IFN-γ and TNF-α synergistically induce microRNA-155 which regulates TAB2/IP-10 expression in human mesangial cells.

作者信息

Imaizumi Tadaatsu, Tanaka Hiroshi, Tajima Atsushi, Yokono Yoshikazu, Matsumiya Tomoh, Yoshida Hidemi, Tsuruga Kazushi, Aizawa-Yashiro Tomomi, Hayakari Ryo, Inoue Ituro, Ito Etsuro, Satoh Kei

机构信息

Department of Vascular Biology, Hirosaki University Graduate School of Medicine, Hirosaki, Japan.

出版信息

Am J Nephrol. 2010;32(5):462-8. doi: 10.1159/000321365. Epub 2010 Oct 18.

DOI:10.1159/000321365
PMID:20948191
Abstract

BACKGROUND/AIMS: MicroRNAs are noncoding small RNA molecules that posttranscriptionally regulate gene expression. microRNA-155 (miR-155), one of the microRNAs, is involved in the control of various genes. However, the role of miR-155 in inflammatory responses in mesangial cells is not known. In the present study, we examined the expression of miR-155 in mesangial cells.

METHODS

The expression of miR-155 in cultured normal human mesangial cells treated with interferon-γ (IFN-γ) and/or tumor-necrosis factor-α (TNF-α) was examined.

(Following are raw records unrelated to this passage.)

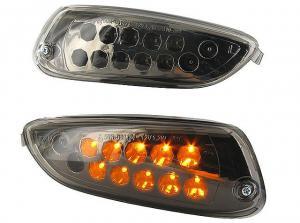 Str8 Blinkers (Black Line) LED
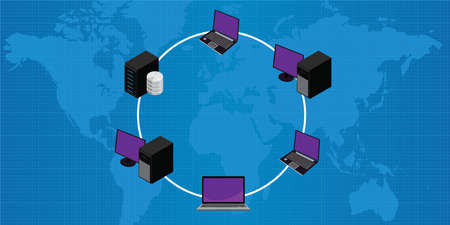 network topology: Network connection lan wan ring topology vector illustration
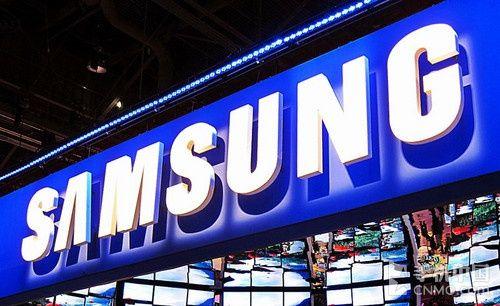 三星任命新营销主管 负责Galaxy S6发布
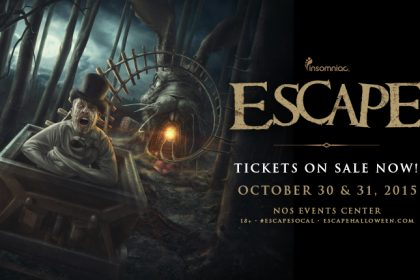 Escape 2015 Initial Artists and Single-Day Tickets Released
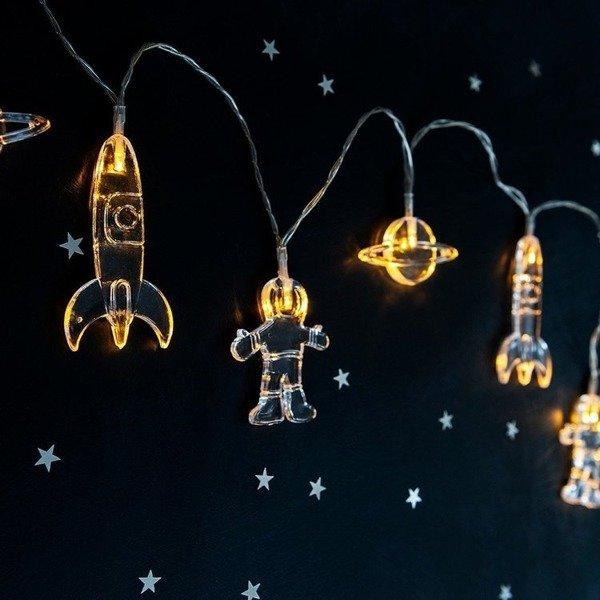 Łańcuch lampek LED, Kosmiczna podróż, Rex London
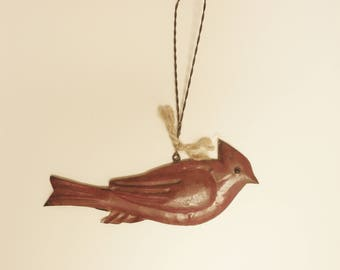 Cardinal Ornament, Rusty Tin Painted Cardinal Ornament, Christmas Decor, DIY Craft Supplies
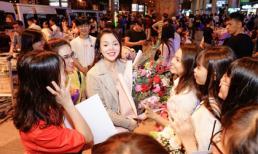 Hoa hậu Ruby Anh Phạm được fans bủa vây, xin ký tặng ảnh khi vừa xuống sân bay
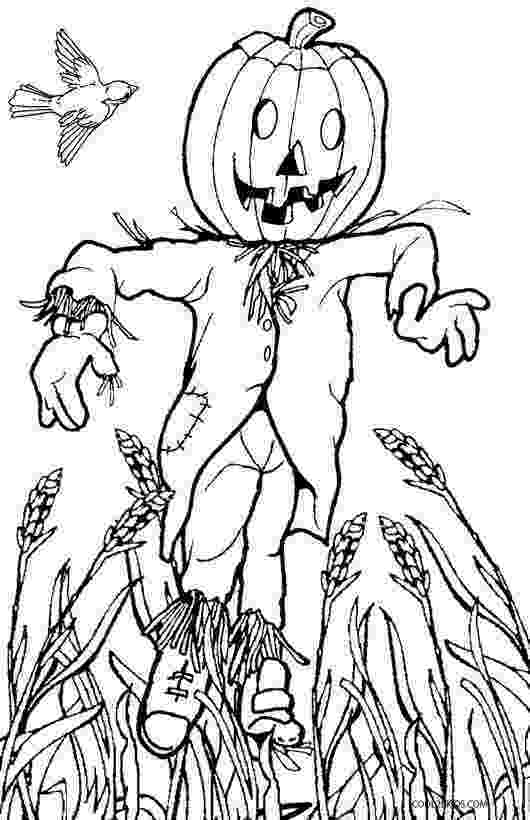 scarecrow coloring page 64 best images about icolor quotscarecrowsquot on pinterest scarecrow page coloring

The cells were transfected with miR-155 mimic, siRNA against transforming growth factor-β-activated kinase-1 (TAK1)-binding protein 2 (TAB2) or siRNA against nuclear factor-κB (NF-κB).

RESULTS

IFN-γ and TNF-α synergistically induced the expression of miR-155. Transfection of cells with miR-155 mimic inhibited the expression of TAB2 and IFN-γ-inducible protein of 10 kDa (IP-10). The expression of IP-10 was suppressed by knockdown of TAB2. Induction of miR-155 was inhibited by RNA interference against TAB2 or NF-κB.

CONCLUSION

Combined stimulation with IFN-γ and TNF-α induces miR-155 via TAB2 and NF-κB. miR-155 negatively regulates TAB2, as a negative feedback system, to lower IP-10 expression. miR-155 may play a role in the regulation of inflammatory and immune reactions in the kidney.

摘要

背景/目的:微小RNA是一类非编码小RNA分子,可在转录后水平调控基因表达。微小RNA-155(miR-155)是其中之一,参与多种基因的调控。然而,miR-155在系膜细胞炎症反应中的作用尚不清楚。在本研究中,我们检测了miR-155在系膜细胞中的表达。

方法

检测了用干扰素-γ(IFN-γ)和/或肿瘤坏死因子-α(TNF-α)处理的培养正常人系膜细胞中miR-155的表达。细胞分别转染miR-155模拟物、针对转化生长因子-β激活激酶-1(TAK1)结合蛋白2(TAB2)的小干扰RNA(siRNA)或针对核因子-κB(NF-κB)的siRNA。

结果

IFN-γ和TNF-α协同诱导miR-155的表达。用miR-155模拟物转染细胞可抑制TAB2和10 kDa的IFN-γ诱导蛋白(IP-10)的表达。敲低TAB2可抑制IP-10的表达。针对TAB2或NF-κB的RNA干扰可抑制miR-155的诱导。

结论

IFN-γ和TNF-α联合刺激通过TAB2和NF-κB诱导miR-155。作为一种负反馈系统,miR-155负向调节TAB2以降低IP-10的表达。miR-155可能在肾脏炎症和免疫反应的调节中发挥作用。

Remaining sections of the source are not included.